In the records below, find each line with "States" and copy it.

· · · ·

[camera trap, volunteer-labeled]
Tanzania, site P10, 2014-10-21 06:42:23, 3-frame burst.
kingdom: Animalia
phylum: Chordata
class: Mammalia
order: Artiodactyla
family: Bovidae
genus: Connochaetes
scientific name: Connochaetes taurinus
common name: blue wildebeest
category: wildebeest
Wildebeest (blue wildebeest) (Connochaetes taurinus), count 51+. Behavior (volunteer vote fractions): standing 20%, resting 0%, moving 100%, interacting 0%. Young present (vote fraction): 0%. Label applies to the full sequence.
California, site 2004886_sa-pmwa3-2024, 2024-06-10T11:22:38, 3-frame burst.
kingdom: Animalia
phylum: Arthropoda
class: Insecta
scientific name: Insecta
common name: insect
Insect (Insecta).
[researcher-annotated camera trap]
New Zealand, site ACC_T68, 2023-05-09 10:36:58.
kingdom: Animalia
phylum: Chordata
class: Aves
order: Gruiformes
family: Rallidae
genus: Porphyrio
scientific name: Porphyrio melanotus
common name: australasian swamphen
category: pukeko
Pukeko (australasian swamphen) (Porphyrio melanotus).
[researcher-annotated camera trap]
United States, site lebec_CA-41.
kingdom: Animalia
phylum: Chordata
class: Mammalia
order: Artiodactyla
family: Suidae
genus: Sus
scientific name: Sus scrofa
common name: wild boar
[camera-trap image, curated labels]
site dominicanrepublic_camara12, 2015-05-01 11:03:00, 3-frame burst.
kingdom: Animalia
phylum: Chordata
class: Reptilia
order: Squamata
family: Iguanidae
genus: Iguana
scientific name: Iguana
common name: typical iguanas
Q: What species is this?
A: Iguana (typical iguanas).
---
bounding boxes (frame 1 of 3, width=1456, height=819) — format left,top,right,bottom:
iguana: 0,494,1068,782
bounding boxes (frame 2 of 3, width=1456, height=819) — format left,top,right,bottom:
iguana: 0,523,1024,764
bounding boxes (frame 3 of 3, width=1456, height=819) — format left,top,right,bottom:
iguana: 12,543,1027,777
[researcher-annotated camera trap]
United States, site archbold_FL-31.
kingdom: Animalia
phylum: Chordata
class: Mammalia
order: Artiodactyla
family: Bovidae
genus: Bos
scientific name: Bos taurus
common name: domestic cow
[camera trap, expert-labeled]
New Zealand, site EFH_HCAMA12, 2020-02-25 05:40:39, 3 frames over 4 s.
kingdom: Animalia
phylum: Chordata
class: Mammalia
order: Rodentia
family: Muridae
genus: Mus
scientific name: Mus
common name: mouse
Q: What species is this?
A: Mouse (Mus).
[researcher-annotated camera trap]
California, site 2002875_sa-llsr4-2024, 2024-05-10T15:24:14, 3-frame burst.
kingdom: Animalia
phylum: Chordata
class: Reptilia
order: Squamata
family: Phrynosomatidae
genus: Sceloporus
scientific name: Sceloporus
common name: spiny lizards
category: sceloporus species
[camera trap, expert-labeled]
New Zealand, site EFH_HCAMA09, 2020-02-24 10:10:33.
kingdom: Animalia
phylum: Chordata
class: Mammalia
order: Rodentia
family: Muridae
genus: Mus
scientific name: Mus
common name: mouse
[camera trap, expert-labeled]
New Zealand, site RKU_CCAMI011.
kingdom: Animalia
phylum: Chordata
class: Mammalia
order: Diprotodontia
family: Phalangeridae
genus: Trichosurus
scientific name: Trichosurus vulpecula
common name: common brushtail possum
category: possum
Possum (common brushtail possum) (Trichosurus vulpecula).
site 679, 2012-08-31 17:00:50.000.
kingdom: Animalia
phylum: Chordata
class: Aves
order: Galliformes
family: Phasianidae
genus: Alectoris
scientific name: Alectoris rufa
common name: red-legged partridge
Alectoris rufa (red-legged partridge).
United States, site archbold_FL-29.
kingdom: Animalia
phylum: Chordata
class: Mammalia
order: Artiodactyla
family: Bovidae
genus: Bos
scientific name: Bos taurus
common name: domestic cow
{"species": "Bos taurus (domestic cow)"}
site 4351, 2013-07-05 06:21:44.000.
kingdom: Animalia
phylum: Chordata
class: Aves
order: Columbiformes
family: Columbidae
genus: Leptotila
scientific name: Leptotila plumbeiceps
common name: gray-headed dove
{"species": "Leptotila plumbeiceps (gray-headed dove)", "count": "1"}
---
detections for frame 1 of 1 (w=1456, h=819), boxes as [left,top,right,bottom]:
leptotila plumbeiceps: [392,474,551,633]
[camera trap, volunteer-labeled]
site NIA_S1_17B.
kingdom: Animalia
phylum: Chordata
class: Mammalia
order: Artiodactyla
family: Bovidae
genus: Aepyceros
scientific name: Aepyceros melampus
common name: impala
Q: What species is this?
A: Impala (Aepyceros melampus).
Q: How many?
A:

· · · ·

Solution to this problem:
United States, site lebec_CA-41.
United States, site archbold_FL-31.
United States, site archbold_FL-29.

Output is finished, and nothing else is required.